Since the first mosquito left its itchy mark on ancient man’s ankle, since the first weevil infiltrated a jar of stored grain, humans have been battling pests with every tool they can devise.
Now, Kansas State University experts are bringing nanotechnology to the battle.
“If nanotechnology can be employed to control pests, it will greatly reduce the use of pesticides in the environment,” said Jeff Whitworth, a field crop entomologist with K-State Research and Extension. “And if researchers can find the right carriers for these nano-insecticides — products that may be considered organic waste — that may also reduce the amount of organic waste.”

MOSQUITO LARVAE: K-State researchers are looking at ways to use nanomaterials to take a bite out of mosquitos at the larvae stage—getting them before they can get you. (frank600/Getty images)
Researchers at K-State, with four-year funding by the USDA, have made a breakthrough using nanomaterials attached to an antimicrobial that can kill mosquito larvae while using fewer insecticides in the process. The team reported this in the September issue of the American Chemical Society Omega Journal. According to K-State Research and Extension News Service, this is the first step in the larger goal of the university — to develop nanomaterials that may be viable tools against Hessian fly, corn rootworm, grasshoppers, termites and more.
The nitty gritty
What’s a nano? Well, according to KSRE News Service, a nanometer is one-billionth of a meter — a measurement so small it cannot be detected by electron microscopes. They compare it to a sheet of standard copy paper, which is 100,000 nanometers thick. The period at the end of this sentence is 1 million nanometers.

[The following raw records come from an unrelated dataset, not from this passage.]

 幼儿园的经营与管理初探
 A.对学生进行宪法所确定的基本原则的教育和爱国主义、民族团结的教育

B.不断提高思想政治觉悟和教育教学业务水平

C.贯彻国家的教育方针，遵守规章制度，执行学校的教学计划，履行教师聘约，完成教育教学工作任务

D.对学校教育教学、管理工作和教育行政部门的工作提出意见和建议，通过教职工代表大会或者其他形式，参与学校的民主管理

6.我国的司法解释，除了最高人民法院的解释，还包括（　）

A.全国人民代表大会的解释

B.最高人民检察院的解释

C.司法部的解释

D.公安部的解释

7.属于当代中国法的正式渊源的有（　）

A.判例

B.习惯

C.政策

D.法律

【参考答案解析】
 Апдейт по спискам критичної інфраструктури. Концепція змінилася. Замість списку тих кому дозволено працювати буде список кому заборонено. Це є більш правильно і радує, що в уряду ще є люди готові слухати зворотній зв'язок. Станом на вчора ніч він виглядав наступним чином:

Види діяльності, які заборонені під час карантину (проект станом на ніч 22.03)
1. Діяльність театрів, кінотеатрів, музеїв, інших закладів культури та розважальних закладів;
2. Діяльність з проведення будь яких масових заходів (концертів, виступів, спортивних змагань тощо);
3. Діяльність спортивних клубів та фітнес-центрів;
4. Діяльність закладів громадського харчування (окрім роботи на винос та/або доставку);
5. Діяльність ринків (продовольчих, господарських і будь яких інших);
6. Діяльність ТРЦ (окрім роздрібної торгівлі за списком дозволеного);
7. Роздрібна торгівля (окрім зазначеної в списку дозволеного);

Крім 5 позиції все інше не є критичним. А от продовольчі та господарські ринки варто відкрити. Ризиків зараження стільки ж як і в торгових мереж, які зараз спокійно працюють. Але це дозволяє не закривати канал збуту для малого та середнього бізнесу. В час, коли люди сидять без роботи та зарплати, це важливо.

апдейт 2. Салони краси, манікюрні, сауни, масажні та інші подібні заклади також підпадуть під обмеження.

The K-State-USDA project takes silver, a known antimicrobial, and combines it with a corn protein, zein (pronounced zee-inn) to create a nanomaterial. The corn protein zein is a waste product that’s been used in biodegradable plastics, fibers, adhesive coatings and more.
As the mosquito larvae start to filter food from the water where they’ve hatched, they ingest this nanomaterial, and the silver gets into their midgut, killing the microbes that they need to survive, according to the researchers.
K-State nanoentomologist Amie Norton explains that the concentration of the pesticide in this nanomaterial from the K-State-USDA team is by far less than what would traditionally be used to combat mosquito populations. The K-State nanomaterial uses just 1 part per million of pesticide — similar to 1 drop of water in a 10-gallon fish tank.
A normal concentration of pesticides? A range from 10 to 32 parts per million, she says.
“The advantage of nanotechnology is that you have a larger surface area to work with, and nanomaterials have more bioavailability of active ingredients due to their size,” Norton says. “The increased loading of pesticides onto the surface of nanomaterials and their ability to increase the bioavailability of ingredients to targeted pests results in the use of less active ingredients [pesticides], which leads to lower costs for those using these products.”
Future applications
The goal is to find more ways to recycle agriculture waste by converting it to something useful, Whitworth said, and nanoparticles are the next step in scientific advancement.
While we typically don’t use silver today to control mosquitoes, future applications of this process could use a more common pesticide, spinosad, combined with a growth regulator like methoprene. That way, what doesn’t kill the mosquitoes will keep them from growing into adults, Norton adds.